EVEN IN A TOWN where making history was the major local industry, Andrews Air Force Base, ten minutes by presidential helicopter from the White House, had always commanded special attention. For most of the past half century, presidents had departed from there on momentous missions all over the globe. Countless foreign heads of state had landed on its tarmac, amid appropriate pomp and ceremony. And no one who watched television news in November 1963 on the day that John Kennedy's presidency ended could forget the heart-wrenching return to Andrews of Air Force One bearing the grieving widow and the body of the slain president.

Yet in all the years when it had served as a backdrop to dramatic and transforming events, Andrews had never witnessed anything to rival the scene on Friday afternoon, September 7, 1990, when the legislative leaders of both parties, along with the president, gathered there for what they had chosen to call a budget summit.

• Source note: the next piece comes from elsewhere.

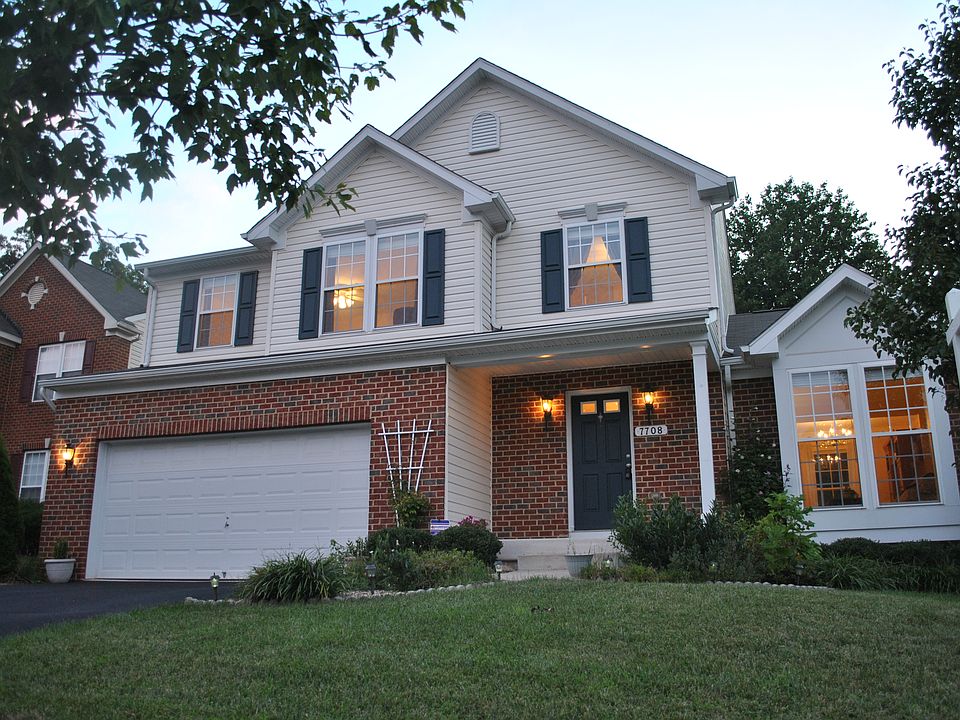 Front at Night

Arriving by bus, the participants hauled their luggage to identical sideby-side bungalows. They marched in pairs by order of rank, behind their leaders -- Senate Majority Leader George J. Mitchell of Maine and House Speaker Thomas S. Foley of Washington for the Democrats, and Senate Minority Leader Bob Dole of Kansas and House Leader Bob Michel of Illinois for the Republicans. As a homey touch, Dole brought along his pet schnauzer -- and in a labored attempt at levity, presented to President George Bush a giant baseball bat dubbed the "big budget stick."